Medication Description: Penicillamine (Penicillaminum)
D-2-Amino-3-mercapto-3-methyl butyric acid, or D-3, 3-dimethylcysteine.
Synonyms: Artamin, Kuprenil, Artamin, Beracilline, Cuprenil, Cuprimine, Cupripen, Depamine, Distamine, b-Mercaptovalin, Mercaptyl, Metalcaptase, d-Penicillamin, Sulredox, Troloval, etc.
Penicillamine is a synthetic drug that, by its structure, can be considered as part of the penicillin molecule and is a dimethyl derivative of the amino acid cysteine. The drug is optically active. It is used in the form of the D-form, since the L-form and the racemate are more toxic.
The main property of penicillamine is its high complexing activity against metal ions. It mainly binds ions of copper, mercury, lead and iron, as well as calcium. The resulting complexes are removed by the kidneys.
Penicillamine is used in acute and chronic poisoning with these metals, as well as in Westphal-Wilson-Konovalov disease (hepatocerebral dystrophy). The drug enhances the removal with urine of excess copper from the tissues of patients suffering from this disease, and is reportedly more effective than typical compounds (see Unithiol).
In addition, penicillamine suppresses collagen synthesis in the body and normalizes the relationship between its soluble and insoluble fractions, thereby contributing to the inhibition of the development of the sclerosing process in tissues. Under the influence of the drug, the level of pathological macroglobulins, including rheumatoid factor, is reduced.
When ingestion penicillamine is rapidly absorbed and is detected in the blood plasma for a long time; the elimination half-life makes 24 - 75 h.

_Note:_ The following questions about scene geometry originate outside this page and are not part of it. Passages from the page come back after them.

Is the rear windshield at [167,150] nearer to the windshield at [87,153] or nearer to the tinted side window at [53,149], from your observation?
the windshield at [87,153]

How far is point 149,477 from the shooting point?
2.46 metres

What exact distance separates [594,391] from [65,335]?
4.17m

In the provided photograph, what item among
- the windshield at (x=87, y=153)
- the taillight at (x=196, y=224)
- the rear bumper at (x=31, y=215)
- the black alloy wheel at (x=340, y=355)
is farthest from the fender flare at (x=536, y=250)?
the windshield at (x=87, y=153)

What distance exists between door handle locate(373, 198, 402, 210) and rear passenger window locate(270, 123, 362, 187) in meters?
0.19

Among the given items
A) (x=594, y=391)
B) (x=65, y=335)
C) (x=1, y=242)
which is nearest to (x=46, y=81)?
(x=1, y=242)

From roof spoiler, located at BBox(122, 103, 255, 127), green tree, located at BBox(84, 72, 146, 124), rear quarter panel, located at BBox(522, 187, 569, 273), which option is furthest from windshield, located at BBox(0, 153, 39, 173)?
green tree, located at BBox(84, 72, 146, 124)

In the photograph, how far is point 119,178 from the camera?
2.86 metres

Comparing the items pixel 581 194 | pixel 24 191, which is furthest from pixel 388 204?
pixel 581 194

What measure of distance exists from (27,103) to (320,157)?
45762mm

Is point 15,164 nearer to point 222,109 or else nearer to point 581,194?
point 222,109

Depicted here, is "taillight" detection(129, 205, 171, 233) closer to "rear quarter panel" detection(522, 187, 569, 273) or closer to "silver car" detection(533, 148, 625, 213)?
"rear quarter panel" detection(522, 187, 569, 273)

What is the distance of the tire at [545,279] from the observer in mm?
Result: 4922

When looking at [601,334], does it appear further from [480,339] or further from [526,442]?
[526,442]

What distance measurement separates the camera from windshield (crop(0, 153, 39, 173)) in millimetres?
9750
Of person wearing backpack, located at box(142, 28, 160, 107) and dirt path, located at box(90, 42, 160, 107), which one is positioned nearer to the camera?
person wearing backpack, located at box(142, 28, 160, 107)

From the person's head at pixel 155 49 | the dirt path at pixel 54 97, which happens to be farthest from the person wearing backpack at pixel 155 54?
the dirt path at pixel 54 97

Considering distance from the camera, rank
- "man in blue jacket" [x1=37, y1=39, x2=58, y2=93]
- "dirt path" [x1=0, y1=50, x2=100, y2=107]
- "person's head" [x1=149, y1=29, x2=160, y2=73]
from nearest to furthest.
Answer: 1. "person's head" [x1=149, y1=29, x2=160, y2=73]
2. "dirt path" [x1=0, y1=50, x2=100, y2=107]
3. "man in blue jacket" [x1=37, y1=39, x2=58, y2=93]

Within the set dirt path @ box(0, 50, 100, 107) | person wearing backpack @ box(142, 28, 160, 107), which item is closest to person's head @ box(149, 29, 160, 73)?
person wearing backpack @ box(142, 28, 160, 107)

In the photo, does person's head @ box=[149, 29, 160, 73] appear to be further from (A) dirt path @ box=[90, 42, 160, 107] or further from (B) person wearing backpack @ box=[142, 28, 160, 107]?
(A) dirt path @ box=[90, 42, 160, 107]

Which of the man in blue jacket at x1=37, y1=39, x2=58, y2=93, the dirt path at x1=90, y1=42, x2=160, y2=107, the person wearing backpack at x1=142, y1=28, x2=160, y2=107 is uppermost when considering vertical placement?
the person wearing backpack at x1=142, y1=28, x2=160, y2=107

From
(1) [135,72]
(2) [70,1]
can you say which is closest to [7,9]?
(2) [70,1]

Penicillamine is prescribed for adults with various forms of rheumatoid arthritis in the absence of the effect of the use of conventional anti-inflammatory drugs. Penicillamine is considered as one of the main ("basic") agents in the treatment of this disease.
Applied also with systemic scleroderma and in some other diseases.
Take the drug inside through 2 - 2, 5 hours after meals.
In rheumatoid arthritis, a dose of 150-300 mg per day is started. Every 2 to 4 weeks, the dose is increased by 150 mg to a total daily dose of 600 mg. The first signs of clinical improvement (reduction of arthralgia, morning stiffness, exudative phenomena in the joints, etc.) usually appear after 2 - 3 months, less often at a later time. When a therapeutic effect is achieved, the drug is taken in a supporting daily dose of 0.15 - 0.3 g.
In systemic scleroderma, penicillamine is prescribed in a daily dose of 0.15–0.3 g for 7–10 days. With good tolerance, the daily dose is increased by 0.15 g every week and adjusted to 1-2 g. At this dose, the drug is used for 6 months, then the dose is reduced by 0.15 g every week to 0.3 g per day. Maintenance dose is 0.3 g per day.
Duration of treatment is 1 year or more.
In Westphal-Wilson-Konovalov disease, large doses are used (2 g each in the first days), under the control of the general condition and the copper content in the urine. Children over 6 years old appoint 0.25 g 1 time per day.